Les biscuits adorés de tous les Français ont disparu des rayons dans les magasins…

Les consommateurs ont remarqué une pénurie de certains gâteaux très appréciés dans les magasins. Et ce n'est que le début.

Source : IStock

Quand les pénuries s’arrêteront-elles ? Il ne se passe pas une semaine sans que nous apprenions qu’un nouvel aliment va disparaître des rayons de nos magasins préférés. Cette fois-ci, ça touche des gâteaux très appréciés, comme les Granolas et les Oréos. De quoi mettre des milliers de Français en colère quand ils font leurs courses. Bientôt, les rayons vides seront plus nombreux que les rayons pleins.

Pourquoi cette nouvelle pénurie dans les magasins ?

La situation en Europe de l’Est et le réchauffement climatique n’ont rien à voir avec cette pénurie. Ce sont d’autres raisons qui sont à l’origine des rayons vides. Si vos magasins manquent de gâteau, c’est, pour commencer, du fait de l’arrêt de certaines lignes de production. C’est le spécialiste de la grande distribution Olivier Dauvers qui nous l’explique après avoir interrogé le fabricant, Mondelez, société mère de Lu : « Une usine a été arrêtée en Belgique pour un grand nettoyage« .

Ce n’est pas tout. Un des fournisseurs du géant américain, Barry-Callebout (cacao) a de son côté alerté sur la possible présence de salmonelle. Par conséquent, l’usine de Cestas en Gironde a également été mise à l’arrêt à la suite d’un audit. Cela explique la pénurie des petits gâteaux comme les Pépito, Oréo, Granola, Pim’s, Petits écoliers ou encore Mikado. Il vaut mieux une pénurie passagère qu’un scandale sanitaire comme celui qu’a connu Ferrero en début d’année. Aucun rappel de produit ne devrait être fait, et aucune date d’un retour à la normale n’a été évoquée. Cela devrait prendre encore quelques semaines.

« Il est évident qu’il va y avoir de la pénurie ou des ruptures au moins jusqu’à la fin de l’année, » analyse Olivier Dauvers.
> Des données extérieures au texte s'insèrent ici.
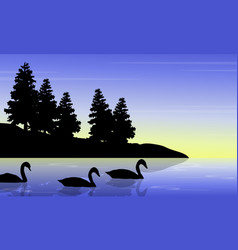 Swan on the lake with tree landscape silhouettes vector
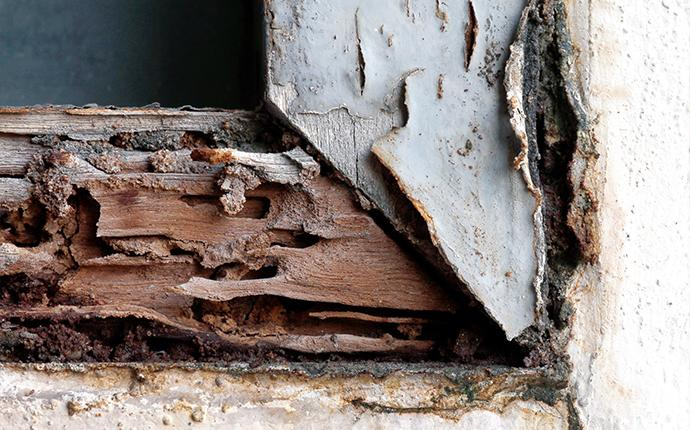 a close up of damaged wood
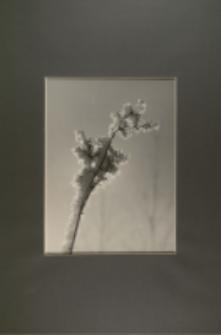 Kwiat ze szronem [Dokument ikonograficzny]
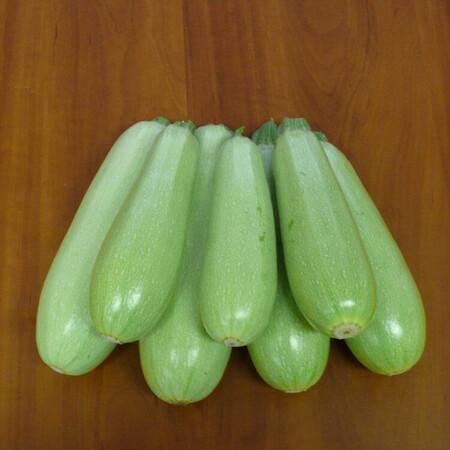 Семена кабачка Немо F1 Lark Seeds 2 500 шт, Фасовка: Проф упаковка 2 500 шт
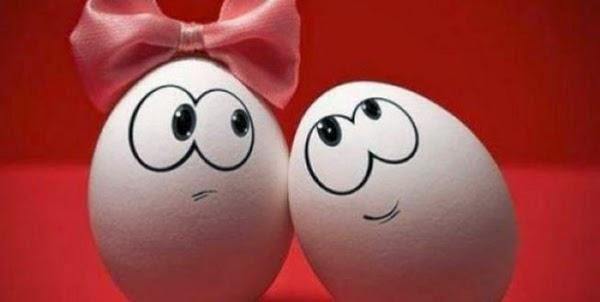 Η συντήρηση των αυγών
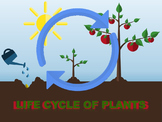 Life Cycles of Plants Animated PowerPoint Readers' Theater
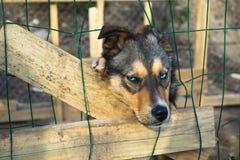 Emplacement isolé triste de chien dans la cage Images stock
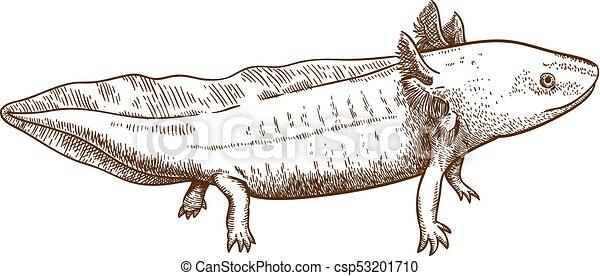 彫版 骨董品 Axolotl イラスト サンショウウオ 骨董品 彫版 隔離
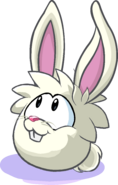 White Rabbit Puffle PH Player Card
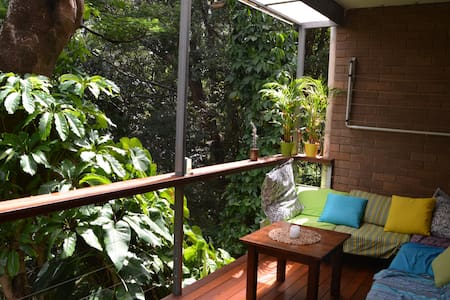 Quiet room in rainforest near UQ - Highgate Hill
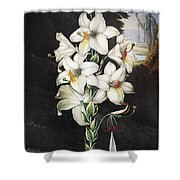 Thornton: White Lily Shower Curtain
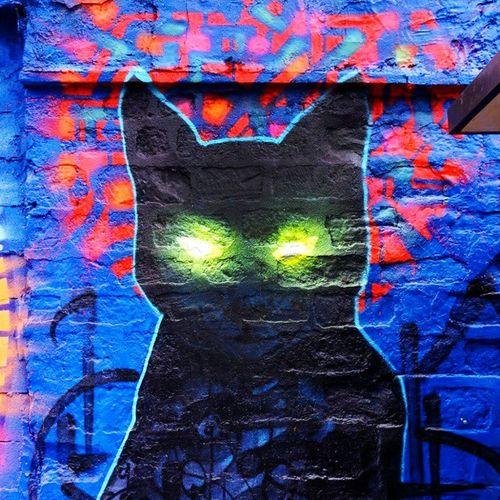 Graffiti Art Grafitti Streetart Cat Light Spray Paint Marko93 Street Art/Graffiti Streetcolour Glowinthedark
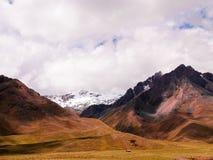 Panoramiczny widok Andes halni przy Abra losu angeles Raya przepustką, Puno, Peru zdjęcie stock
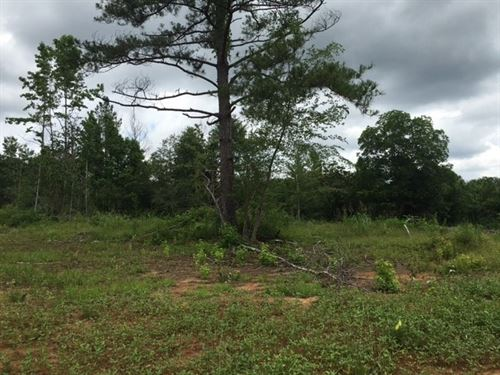 20+/- Acres : Canton : Madison County : Mississippi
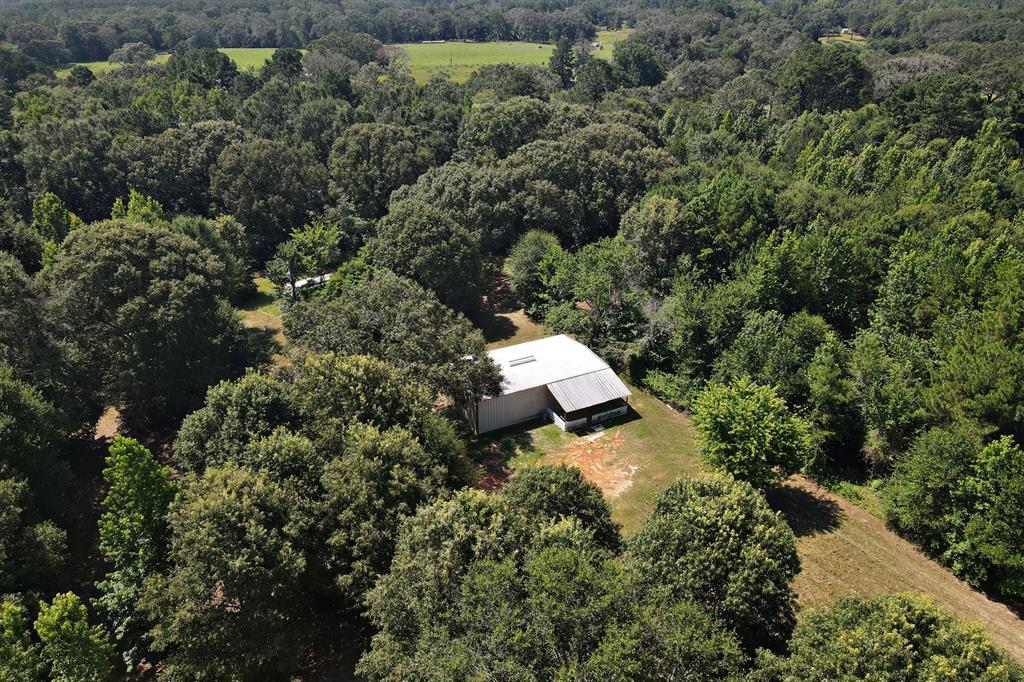 10982 County Road 3406  Brownsboro, Texas 75756 - Acquisto Real Estate best frisco realtor Amy Gasperini 1031 exchange expert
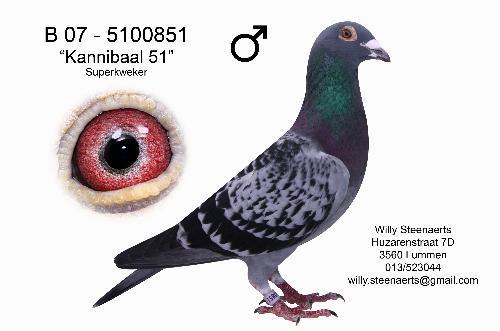 steenaerts kannibal 51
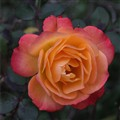 Miniature rose 9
Les aliments qui désertent les magasins 

Le blé se retrouve évidemment en tête de liste des futures pénuries. Le pays qui a pour capitale Kiev, et qui est au cœur d’une situation géopolitique très tendue, est considérée comme le grenier à blé de l’Europe. Actuellement, ce sont des millions de tonnes de grains qui sont bloqués dans les ports d’Odessa et sa région. De plus, les fortes chaleurs des derniers jours n’aident pas la production. Résultat : les produits à base de blé mais aussi les galettes de sarrasin vont, petit à petit, disparaître des rayons. En effet, les importations de farine de sarrasin proviennent pour un tiers de Kiev. Cela montre à quel point les pays dépendent les uns des autres.

Les pois chiches risquent, eux aussi, d’être moins présents dans les rayons dans les semaines et mois à venir. À cause du réchauffement climatique et du contexte géopolitique en Europe de l’Est, l’offre mondiale devrait chuter de 20% cette année. La ville de Nice est très inquiète concernant cette pénurie. Et pour cause, la socca, une galette de farine de pois chiche typique de la ville, s’en trouve menacée.

Des fêtes de fin d’année sans foie gras ?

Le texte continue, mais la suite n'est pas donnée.